## Introduction

In this task, I used Switchboard Dialog Act Corpus (SwDA) to develop a dialog act classifier that can differentiate three types of dialog act -- **i.e., starting conversation, closing conversation, and info request** -- from all other types of dialog act. Since these three of types of dialog act are the most common types of dialog act people interact with a machine conversation system, the ability to correctly notice and differentiate those dialog acts is crucial for a successful machine conversation system. This is the basic reasoning why we want to develop a classifier which aims to differentiate those three types of dialog act.

In the following discussion, I first explained how I obtained and processed corpus data, then explained how to specify the model, lastly discussed model performance. 

## Data Preparation 

As mentioned, the corpus I used was Switchboard Dialog Act corpus. However, I didn't use the original dataset. A  reformatted version of SwDA corpus, produced by Sanjay Meena, was used instead [1]. This version of SwDA corpus provided us conversational transcripts did not contain any NLP notation or marker, only consisted by plain English text. It is much more easier for us to transform plain English text to language feature than working with NLP notation, as we can see at below.

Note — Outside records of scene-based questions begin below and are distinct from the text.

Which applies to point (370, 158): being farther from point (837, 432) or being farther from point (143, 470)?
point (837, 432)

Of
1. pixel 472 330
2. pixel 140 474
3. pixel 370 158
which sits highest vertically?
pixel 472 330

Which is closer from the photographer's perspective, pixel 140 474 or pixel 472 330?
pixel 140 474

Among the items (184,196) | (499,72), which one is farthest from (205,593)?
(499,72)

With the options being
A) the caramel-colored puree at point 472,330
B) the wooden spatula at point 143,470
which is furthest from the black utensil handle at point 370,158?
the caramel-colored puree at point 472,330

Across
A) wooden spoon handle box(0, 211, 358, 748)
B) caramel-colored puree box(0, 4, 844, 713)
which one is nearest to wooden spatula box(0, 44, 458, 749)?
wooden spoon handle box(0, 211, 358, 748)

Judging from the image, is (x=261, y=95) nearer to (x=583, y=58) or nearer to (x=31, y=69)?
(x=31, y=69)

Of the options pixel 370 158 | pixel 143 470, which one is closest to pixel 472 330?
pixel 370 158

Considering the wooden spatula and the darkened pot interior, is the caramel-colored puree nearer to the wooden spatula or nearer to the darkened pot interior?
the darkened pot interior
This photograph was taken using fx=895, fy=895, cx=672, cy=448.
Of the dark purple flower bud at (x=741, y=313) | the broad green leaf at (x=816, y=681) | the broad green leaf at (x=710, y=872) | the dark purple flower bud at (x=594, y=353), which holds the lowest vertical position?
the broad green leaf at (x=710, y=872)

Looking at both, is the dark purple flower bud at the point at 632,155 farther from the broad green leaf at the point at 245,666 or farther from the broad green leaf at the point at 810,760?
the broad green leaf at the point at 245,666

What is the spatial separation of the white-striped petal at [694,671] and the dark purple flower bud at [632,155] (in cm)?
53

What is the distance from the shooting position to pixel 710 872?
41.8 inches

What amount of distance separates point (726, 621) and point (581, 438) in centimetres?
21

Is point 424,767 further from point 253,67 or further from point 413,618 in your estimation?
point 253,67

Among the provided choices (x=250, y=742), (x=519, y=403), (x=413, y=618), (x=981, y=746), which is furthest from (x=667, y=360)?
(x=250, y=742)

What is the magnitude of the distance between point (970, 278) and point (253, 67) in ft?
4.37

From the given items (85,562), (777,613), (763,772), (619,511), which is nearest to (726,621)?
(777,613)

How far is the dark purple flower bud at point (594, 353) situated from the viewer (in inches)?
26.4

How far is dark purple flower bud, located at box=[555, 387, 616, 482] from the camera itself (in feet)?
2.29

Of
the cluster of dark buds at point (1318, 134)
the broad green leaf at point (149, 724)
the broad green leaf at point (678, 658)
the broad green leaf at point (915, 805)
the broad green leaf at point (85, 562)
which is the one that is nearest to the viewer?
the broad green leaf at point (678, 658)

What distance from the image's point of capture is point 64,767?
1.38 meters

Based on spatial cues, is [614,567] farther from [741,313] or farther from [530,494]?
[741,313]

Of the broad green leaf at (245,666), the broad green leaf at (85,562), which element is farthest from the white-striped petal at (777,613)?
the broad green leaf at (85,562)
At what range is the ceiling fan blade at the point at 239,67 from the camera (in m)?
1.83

In fact, since the only language feature I planned use was word vectors, which can easily generated by applying pre-trained word2vec network to corpus, the preprocessing steps I needed were the following: tokenized conversational transcripts, and made all conversational part have the same length. It was done by padding, i.e., adding empty word to short conversational parts until they all have the same length as the longest conversational part in the corpus.

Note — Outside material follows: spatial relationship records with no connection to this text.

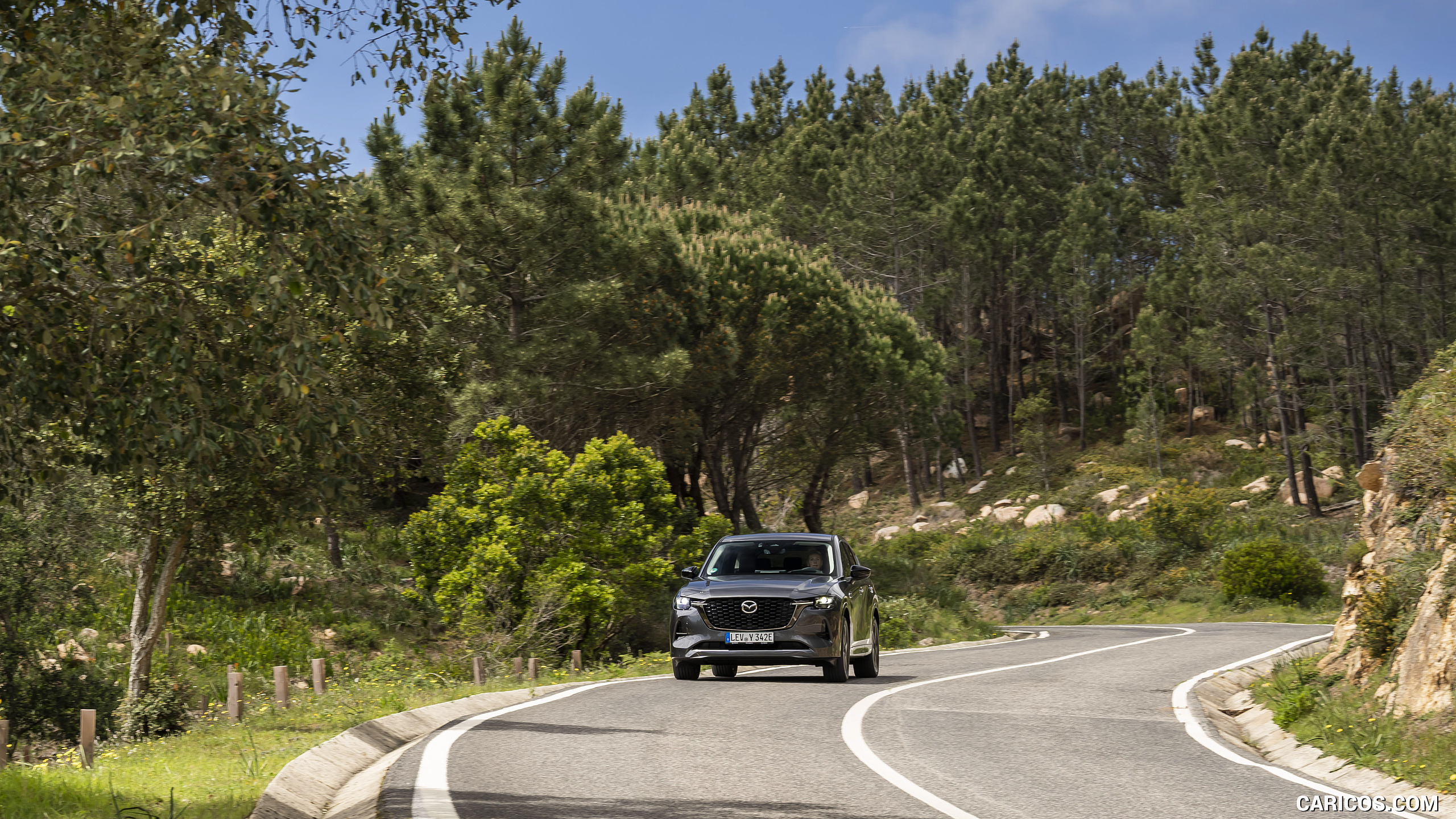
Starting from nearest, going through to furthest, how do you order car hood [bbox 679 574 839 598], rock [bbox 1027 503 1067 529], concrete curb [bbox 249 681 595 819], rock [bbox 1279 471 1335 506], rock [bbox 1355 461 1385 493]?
concrete curb [bbox 249 681 595 819], car hood [bbox 679 574 839 598], rock [bbox 1355 461 1385 493], rock [bbox 1279 471 1335 506], rock [bbox 1027 503 1067 529]

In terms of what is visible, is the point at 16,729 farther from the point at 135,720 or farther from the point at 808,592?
the point at 808,592

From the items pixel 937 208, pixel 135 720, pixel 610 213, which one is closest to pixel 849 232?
pixel 937 208

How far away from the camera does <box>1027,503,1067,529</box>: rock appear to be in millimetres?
54250

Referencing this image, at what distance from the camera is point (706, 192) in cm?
4441

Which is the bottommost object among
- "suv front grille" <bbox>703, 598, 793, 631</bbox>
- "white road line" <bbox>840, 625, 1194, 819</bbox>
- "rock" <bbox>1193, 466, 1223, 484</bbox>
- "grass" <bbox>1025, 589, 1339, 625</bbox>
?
"grass" <bbox>1025, 589, 1339, 625</bbox>

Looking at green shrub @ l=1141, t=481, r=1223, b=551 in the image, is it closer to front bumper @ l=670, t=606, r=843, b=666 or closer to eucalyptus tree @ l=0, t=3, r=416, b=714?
front bumper @ l=670, t=606, r=843, b=666

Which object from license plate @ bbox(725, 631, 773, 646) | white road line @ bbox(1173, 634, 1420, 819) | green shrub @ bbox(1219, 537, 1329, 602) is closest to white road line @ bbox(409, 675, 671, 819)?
license plate @ bbox(725, 631, 773, 646)

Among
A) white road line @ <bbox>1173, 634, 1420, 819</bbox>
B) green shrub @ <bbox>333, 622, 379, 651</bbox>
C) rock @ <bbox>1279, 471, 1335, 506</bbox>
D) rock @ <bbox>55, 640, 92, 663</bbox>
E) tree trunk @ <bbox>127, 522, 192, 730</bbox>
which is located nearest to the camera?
white road line @ <bbox>1173, 634, 1420, 819</bbox>

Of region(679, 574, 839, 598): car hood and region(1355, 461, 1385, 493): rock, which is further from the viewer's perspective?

After finished tokenization and padding, we paired conversational parts with their correspondent dialog act tag -- one of starting conversation, info request, closing conversation, and **other dialog act**, labeled as 0,1,2,3 respectively (see [2] for tag type). The proportion of training data, validation data, testing data were 72%, 8%, 20%, respectively.


In [170]:
import random
import re
import numpy as np
import pandas as pd
from keras.preprocessing import sequence
from keras.preprocessing.text import Tokenizer
from keras.preprocessing.sequence import pad_sequences
from sklearn.preprocessing import OneHotEncoder

def recode_tag(tag):
    """
    recode tag
    0 = greeting (Conventional-opening)
    1 = info request
    2 = goodbye (Conventional-closing)
    3 = other tags
    """
    if re.search('(qy|qw|qo|qr|qrr|\^d|\^g)', tag):
        return 1 
    elif re.search('fc',tag):
        return 0
    elif re.search('fp',tag):
        return 2
    else:
        return 3

corpus = pd.read_csv('switchboard_complete.csv', usecols =['caller','clean_text','act_tag','act_label_1'])
corpus = corpus.dropna().reset_index()

DICT_SIZE = 20000
MAX_TEXT_LENGTH = 80

tokenizer = Tokenizer(num_words= DICT_SIZE)
tokenizer.fit_on_texts(corpus['clean_text'])
corpus['text'] = tokenizer.texts_to_sequences(corpus['clean_text'])
corpus['text'] = [arr for arr in sequence.pad_sequences(corpus['text'], maxlen= MAX_TEXT_LENGTH)]   
corpus['tag'] = corpus['act_tag'].apply(recode_tag)

In [211]:
# split data
all_idx = set(list(range(len(corpus))))
train_idx=random.sample(all_idx, k=int(np.ceil(len(corpus)*0.8)))
test_idx = all_idx.difference(set(train_idx))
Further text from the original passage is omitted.